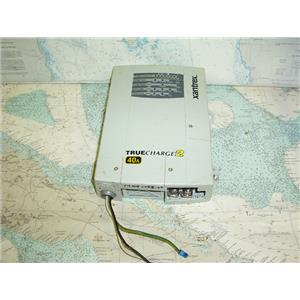 Boaters' Resale Shop of TX 1709 1455.24 XANTREX TC4012 TRUECHARGE 2 CHARGER- 40A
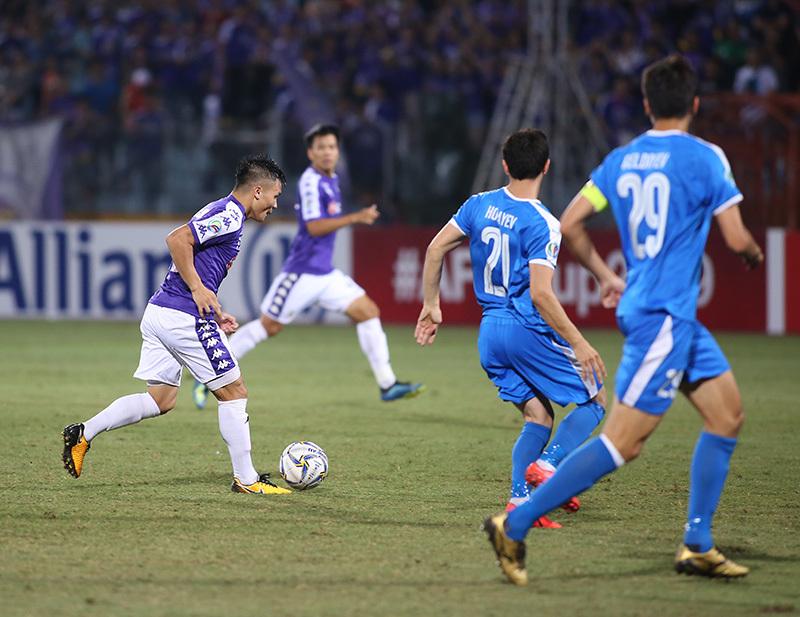 """Ông Hải """"lơ"""": Quang Hải giúp thầy Park dễ thở khi đấu Thái Lan"""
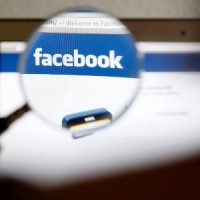 Página do Facebook causa polêmica por mostrar Maria abortando e fumando maconha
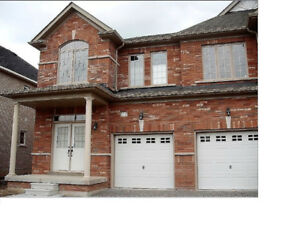 LUXURY 3 bedrooms house for rent  Newmarket great location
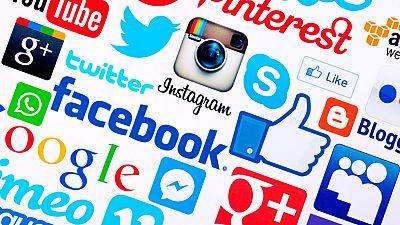 Los menores de 16 podrían necesitar consentimiento de sus padres para darse de alta en las redes sociales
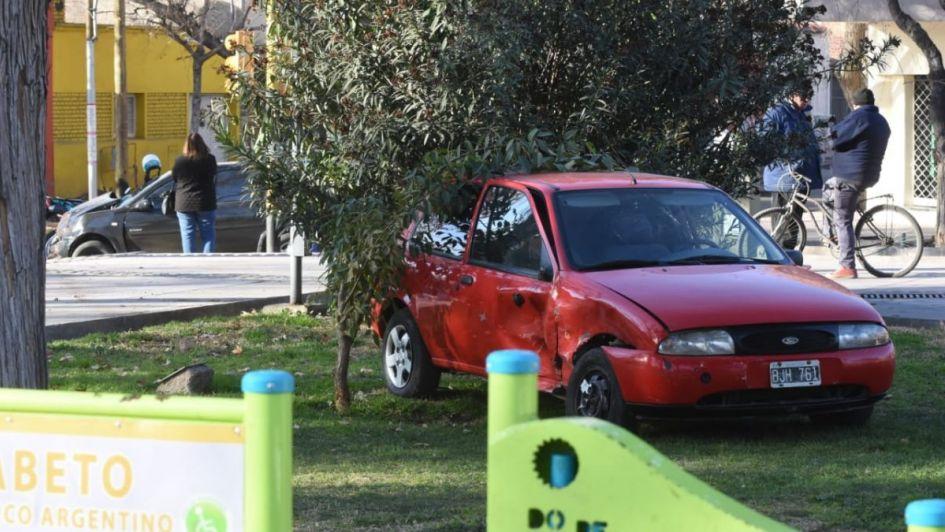 Chocaron dos autos en la Cuarta Sección y uno terminó entre los árboles de la plaza Cobos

○ ○ ○ ○

> **The task**: Using the listing above, repeat word for word each line from the one with "Quang Hải giúp" down to the one with "LUXURY 3 bedrooms", both included. Omit all pictures.

> **Solved problem**:
 """Ông Hải """"lơ"""": Quang Hải giúp thầy Park dễ thở khi đấu Thái Lan"""
 Página do Facebook causa polêmica por mostrar Maria abortando e fumando maconha
 LUXURY 3 bedrooms house for rent  Newmarket great location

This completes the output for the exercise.